On Wednesday, Health and Human Services Secretary Robert F. Kennedy Jr. spoke about the Center for Disease Control and Prevention’s new report that showed the number of children who received an autism diagnosis had increased from 1 in 36 to 1 in 31.
Kennedy said that the numbers showed that autism had become an “epidemic,” though the actual report from the CDC suggested that the increase in diagnoses came largely as a result of advances in screening.
“This epidemic denial has become a feature in the mainstream media. And it’s based on an industry canard,” he told reporters on Wednesday.
But just one month before, Kennedy’s department cut a grant that would have helped reduce suicide among autistic LGBT+ people.
Last year, the National Institutes of Health awarded a grant to Laura Graham Holmes, the professor at Hunter College in New York and a project leader for the ALIVE, which would have looked into interventions for sexual and gender minority autistic people.
Graham Holmes told The Independent she wanted to research this subject because of the fact that a large number of autistic people identify as LGBT+. Numerous studies have shown a significant overlap between autistic and transgender identity. Many autistic people also identify as nonbinary.
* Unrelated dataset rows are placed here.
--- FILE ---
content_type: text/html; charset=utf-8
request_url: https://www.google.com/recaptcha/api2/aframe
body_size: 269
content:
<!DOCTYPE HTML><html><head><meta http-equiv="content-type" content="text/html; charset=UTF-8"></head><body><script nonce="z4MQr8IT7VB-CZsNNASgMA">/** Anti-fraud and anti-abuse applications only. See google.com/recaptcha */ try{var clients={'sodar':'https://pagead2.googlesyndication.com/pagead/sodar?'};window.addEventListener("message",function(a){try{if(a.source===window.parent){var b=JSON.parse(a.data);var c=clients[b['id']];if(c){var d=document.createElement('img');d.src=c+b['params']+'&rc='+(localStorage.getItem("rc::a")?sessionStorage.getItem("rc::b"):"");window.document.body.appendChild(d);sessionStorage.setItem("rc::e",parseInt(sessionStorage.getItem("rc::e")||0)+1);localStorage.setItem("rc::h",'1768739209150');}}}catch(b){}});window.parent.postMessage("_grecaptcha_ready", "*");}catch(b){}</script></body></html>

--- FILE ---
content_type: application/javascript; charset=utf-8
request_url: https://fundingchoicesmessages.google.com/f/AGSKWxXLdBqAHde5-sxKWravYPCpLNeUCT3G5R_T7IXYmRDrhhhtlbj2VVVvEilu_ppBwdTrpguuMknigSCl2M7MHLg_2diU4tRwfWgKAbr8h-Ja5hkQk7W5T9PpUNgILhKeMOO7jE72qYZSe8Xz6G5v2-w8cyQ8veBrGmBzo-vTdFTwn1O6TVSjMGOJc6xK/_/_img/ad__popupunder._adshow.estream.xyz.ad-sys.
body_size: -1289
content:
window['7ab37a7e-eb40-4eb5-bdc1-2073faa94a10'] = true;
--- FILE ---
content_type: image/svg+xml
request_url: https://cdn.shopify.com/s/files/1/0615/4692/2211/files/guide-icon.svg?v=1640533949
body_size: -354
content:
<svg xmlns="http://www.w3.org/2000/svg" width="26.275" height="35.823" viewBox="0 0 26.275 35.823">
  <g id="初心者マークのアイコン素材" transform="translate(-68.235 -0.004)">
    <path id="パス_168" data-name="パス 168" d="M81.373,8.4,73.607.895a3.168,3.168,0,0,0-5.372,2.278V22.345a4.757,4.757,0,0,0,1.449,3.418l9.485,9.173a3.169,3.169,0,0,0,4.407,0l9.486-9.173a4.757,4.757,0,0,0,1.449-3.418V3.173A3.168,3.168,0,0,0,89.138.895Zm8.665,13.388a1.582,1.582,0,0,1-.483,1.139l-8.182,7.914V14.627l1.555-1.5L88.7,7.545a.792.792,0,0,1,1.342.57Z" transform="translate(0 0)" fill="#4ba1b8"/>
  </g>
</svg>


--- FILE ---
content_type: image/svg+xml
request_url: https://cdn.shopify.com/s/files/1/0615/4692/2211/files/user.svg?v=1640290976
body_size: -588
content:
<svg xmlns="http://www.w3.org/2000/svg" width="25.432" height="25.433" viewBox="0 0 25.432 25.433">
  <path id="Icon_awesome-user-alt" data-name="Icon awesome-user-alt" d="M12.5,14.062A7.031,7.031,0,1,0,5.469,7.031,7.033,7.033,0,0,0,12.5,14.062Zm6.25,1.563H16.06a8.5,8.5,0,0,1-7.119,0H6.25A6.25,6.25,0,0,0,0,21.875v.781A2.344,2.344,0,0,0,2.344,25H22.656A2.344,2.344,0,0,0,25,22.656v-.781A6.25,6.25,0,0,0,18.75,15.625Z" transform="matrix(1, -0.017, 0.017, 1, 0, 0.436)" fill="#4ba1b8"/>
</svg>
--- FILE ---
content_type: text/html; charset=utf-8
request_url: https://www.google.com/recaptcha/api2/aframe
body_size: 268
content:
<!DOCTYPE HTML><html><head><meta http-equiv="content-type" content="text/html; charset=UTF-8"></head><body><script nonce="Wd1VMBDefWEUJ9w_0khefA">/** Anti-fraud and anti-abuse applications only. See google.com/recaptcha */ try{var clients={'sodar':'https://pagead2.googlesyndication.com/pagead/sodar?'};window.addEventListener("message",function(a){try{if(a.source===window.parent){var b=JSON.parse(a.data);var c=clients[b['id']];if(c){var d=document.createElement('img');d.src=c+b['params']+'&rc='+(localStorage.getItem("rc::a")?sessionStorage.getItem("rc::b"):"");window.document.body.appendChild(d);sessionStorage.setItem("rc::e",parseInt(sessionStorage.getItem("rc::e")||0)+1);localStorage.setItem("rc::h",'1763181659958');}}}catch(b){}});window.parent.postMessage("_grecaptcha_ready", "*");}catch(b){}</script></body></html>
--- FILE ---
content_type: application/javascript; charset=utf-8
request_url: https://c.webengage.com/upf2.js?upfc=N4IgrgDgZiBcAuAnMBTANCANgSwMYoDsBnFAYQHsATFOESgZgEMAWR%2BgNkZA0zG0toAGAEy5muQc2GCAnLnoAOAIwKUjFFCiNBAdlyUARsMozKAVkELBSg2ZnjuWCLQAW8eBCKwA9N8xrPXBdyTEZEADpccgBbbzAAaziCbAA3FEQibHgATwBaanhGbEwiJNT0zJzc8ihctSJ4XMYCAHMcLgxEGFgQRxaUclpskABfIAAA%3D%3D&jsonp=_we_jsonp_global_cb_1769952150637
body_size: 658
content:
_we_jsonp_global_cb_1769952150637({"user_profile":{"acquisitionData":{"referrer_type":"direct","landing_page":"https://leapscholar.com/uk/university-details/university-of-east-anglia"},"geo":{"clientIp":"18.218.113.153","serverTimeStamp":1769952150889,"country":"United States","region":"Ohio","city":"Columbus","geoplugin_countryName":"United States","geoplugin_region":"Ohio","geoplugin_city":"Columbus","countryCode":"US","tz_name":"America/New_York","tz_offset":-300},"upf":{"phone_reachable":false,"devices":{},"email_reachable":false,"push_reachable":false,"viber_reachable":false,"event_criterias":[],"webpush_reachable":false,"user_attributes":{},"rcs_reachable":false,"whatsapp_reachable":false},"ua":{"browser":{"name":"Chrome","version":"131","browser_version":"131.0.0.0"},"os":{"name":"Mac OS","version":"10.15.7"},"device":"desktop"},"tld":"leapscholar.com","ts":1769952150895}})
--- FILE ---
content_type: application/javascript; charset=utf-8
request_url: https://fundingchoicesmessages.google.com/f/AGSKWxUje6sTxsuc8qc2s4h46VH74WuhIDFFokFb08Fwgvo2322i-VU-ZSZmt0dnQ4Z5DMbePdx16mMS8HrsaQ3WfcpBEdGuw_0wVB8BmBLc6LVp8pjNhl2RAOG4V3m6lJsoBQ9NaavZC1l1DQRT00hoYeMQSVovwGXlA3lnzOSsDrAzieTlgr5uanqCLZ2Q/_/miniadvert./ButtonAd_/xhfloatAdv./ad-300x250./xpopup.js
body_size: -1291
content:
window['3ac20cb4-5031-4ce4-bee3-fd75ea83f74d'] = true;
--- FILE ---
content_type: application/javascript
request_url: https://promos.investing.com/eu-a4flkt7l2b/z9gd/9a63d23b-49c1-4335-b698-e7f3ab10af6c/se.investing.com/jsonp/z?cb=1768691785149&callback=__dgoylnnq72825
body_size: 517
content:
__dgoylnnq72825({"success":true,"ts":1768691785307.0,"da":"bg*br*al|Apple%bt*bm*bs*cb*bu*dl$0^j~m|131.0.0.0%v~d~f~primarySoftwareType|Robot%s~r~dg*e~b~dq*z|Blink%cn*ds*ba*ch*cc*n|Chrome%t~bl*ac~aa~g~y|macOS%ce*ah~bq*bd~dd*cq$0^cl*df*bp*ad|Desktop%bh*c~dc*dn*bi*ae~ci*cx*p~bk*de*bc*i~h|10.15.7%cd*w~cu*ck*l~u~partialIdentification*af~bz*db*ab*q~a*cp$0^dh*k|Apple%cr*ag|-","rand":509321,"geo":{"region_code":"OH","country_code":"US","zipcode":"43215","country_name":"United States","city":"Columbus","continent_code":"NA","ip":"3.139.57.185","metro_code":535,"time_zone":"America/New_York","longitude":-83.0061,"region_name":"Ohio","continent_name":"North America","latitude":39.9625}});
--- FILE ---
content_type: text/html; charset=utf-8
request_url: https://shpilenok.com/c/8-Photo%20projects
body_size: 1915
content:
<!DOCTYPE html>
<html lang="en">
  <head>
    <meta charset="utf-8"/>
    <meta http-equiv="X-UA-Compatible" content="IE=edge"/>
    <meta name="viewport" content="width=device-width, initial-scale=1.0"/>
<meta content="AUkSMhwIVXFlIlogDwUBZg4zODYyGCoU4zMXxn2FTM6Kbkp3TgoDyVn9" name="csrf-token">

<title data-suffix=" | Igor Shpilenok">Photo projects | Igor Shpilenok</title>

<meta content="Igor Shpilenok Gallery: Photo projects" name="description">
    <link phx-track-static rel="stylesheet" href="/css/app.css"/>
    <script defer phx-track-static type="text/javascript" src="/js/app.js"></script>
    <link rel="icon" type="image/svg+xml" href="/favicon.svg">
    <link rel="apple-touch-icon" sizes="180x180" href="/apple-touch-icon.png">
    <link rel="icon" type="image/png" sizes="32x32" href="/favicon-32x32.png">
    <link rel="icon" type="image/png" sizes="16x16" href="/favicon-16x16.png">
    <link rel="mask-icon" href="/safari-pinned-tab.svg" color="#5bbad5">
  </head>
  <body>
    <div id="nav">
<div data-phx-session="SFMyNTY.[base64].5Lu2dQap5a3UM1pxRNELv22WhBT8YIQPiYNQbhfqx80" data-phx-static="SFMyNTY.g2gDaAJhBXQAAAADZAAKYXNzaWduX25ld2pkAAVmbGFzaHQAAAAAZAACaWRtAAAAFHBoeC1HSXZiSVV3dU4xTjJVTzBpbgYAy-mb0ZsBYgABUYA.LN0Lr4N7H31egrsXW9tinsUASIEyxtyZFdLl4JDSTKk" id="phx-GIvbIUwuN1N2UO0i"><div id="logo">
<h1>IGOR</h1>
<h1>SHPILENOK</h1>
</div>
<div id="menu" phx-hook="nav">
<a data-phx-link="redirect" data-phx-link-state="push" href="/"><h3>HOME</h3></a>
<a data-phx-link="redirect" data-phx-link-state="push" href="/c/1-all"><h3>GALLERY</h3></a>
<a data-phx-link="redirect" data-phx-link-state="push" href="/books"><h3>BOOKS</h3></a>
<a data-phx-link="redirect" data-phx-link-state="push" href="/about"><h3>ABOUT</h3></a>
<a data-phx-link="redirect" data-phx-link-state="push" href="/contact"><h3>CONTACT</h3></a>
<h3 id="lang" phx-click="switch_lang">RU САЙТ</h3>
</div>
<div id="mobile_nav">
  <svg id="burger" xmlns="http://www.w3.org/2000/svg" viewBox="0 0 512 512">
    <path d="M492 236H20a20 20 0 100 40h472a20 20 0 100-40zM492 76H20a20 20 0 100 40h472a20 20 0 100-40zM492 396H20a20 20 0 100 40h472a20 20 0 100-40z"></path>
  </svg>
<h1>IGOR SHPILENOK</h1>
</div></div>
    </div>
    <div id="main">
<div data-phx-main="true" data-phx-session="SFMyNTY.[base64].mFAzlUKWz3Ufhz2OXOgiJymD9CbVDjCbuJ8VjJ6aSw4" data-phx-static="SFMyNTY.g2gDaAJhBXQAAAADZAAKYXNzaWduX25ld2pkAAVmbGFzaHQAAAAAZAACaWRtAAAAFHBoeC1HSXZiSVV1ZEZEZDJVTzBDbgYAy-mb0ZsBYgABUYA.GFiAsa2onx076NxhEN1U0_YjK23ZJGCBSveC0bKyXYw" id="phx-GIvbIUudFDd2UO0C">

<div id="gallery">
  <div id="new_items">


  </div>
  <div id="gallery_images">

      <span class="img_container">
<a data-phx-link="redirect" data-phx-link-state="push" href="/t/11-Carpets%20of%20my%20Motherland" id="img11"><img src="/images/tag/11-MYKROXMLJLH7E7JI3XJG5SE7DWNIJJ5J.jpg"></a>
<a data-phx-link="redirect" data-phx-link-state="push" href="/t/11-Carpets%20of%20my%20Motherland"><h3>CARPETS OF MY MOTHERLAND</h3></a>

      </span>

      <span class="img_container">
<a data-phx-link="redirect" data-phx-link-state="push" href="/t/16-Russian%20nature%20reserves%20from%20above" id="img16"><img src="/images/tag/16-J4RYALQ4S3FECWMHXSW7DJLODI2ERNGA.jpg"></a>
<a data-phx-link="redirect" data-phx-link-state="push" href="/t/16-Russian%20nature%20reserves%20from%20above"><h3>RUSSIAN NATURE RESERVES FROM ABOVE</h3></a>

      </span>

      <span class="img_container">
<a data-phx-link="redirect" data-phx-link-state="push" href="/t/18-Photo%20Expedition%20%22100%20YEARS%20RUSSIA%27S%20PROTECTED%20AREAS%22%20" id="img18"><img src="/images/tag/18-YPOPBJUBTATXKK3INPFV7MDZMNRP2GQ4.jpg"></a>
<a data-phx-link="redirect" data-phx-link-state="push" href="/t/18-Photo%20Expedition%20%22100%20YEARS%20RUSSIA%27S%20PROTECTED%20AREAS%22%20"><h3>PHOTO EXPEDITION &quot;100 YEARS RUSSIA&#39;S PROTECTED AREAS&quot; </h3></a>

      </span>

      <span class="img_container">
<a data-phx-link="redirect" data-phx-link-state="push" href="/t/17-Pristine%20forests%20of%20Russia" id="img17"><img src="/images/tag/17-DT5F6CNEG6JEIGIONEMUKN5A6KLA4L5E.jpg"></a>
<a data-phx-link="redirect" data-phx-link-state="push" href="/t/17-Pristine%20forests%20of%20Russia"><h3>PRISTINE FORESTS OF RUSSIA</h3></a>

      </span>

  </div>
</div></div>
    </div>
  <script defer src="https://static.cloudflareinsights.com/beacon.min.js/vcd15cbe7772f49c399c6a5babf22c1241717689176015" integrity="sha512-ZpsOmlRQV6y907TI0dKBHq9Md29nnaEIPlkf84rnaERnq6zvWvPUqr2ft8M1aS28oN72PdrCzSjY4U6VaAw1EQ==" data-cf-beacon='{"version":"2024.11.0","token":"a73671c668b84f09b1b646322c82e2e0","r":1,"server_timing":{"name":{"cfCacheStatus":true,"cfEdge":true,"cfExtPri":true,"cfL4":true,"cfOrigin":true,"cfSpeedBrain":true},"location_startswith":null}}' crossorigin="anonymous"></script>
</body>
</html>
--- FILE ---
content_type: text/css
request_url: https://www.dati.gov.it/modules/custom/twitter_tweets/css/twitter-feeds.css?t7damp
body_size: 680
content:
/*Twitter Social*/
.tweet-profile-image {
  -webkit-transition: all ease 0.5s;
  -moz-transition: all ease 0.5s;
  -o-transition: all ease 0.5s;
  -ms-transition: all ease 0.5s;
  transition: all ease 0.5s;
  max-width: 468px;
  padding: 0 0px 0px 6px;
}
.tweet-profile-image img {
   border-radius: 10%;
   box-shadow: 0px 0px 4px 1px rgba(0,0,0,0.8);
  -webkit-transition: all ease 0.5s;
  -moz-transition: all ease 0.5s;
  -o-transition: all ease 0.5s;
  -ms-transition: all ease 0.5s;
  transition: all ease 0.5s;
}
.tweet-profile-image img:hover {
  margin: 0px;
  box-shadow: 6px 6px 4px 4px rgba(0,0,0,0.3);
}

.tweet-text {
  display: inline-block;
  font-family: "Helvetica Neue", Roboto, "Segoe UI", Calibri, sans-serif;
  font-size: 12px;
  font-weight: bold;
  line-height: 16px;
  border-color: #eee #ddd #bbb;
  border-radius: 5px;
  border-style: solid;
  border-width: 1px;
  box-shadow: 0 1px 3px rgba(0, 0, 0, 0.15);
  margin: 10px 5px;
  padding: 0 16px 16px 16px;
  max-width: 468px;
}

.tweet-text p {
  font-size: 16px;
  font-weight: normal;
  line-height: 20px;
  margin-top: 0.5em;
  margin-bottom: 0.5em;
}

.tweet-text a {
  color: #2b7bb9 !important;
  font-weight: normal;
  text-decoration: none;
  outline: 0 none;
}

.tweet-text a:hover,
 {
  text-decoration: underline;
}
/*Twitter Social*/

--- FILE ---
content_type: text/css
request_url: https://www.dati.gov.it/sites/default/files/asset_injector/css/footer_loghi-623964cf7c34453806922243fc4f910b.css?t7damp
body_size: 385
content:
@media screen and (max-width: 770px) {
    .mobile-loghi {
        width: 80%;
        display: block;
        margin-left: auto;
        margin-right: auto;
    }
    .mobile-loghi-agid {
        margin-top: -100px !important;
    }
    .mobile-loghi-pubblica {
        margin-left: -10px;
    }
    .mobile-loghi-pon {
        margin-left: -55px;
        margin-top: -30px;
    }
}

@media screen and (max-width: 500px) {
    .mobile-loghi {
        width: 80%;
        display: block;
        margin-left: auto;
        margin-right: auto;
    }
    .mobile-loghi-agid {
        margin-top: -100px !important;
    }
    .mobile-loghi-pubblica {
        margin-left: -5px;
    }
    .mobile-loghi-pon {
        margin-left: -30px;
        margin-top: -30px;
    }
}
“What we know about this this group is that there are higher rates of mental health conditions,” she said. “So I’ve done some research using electronic medical records and found that, you know, we already know that autistic people have higher rates of depression and anxiety.”
Graham Holmes said that she learned about the grant being terminated last month when her dean told her that it would be canceled.
“My mentors on this grant had had grants be terminated already, so I knew that it was a possibility,” she said. “I had some hope that they might spare training grants. Because to me, that, you know, that’s an investment in our country’s future.”
The Department of Health and Human Services responded to The Independent in an email referring to the department’s Tracking Accountability in Government Grants System, which is a database of grants awarded by HHS’s various bureaucracies.
Graham Holmes emphasized how many autistic LGBT+ people have little contact with their families and face high rates of suicide.
“This is why I set out to create this alive intervention I have, like, an approach of working with autistic people to create the intervention, which is then co-facilitated with an autistic person,” she said, adding that she had just begun to interview autistic people.
“I hired my autistic research assistant, who’s a lovely, you know, bright, insightful person,” she said. “I was gonna mentor a [post-doctoral fellow]. She was really excited to start in August. These are early-career scientists, their careers have been affected. Now she’s looking for another position.”
Including an autistic person in the grant was not charity but rather done in part with the mission of the grant.
“This is a career development award to provide mentorship and advanced training toward me developing into a productive investigator focused on patient oriented research,” she said. Graham Holmes added that she hoped to work with the autistic community to come up with “meaningful interventions” based on what autistic people said they need.
“And so, we’re investing billions of dollars into understanding autism, and I was going to be translating some of that hard, you know, our knowledge into supports that help our communities,” she said.
In recent months, researchers across the country have seen their grants cut in response to the Trump administration’s attempts to roll back diversity, equity and inclusion efforts as well as Elon Musk’s Department of Government Efficiency.
“This award no longer effectuates agency priorities,” many of these letters say. “Research programs based on gender identity are often unscientific, have little identifiable return on investment, and do nothing to enhance the health of many Americans.”
The Trump administration has also targeted the transgender community with an executive order saying that the government will only recognize a person’s gender as it is defined at birth.
“Many such studies ignore, rather than seriously examine, biological realities,” the executive order says.
Graham Holmes said that this will not only hurt her study, but that she was also researching on another paper on autistic sexual abuse victims.
“Another colleague had to pull out of that paper because she was worried about, I don’t know, like, basically the term ‘sexual’ in her work,” she said. “Now we’re not able to find out, what kind of services to sexual abuse victims get, and are they different from from non-autistic sexual abuse victims.”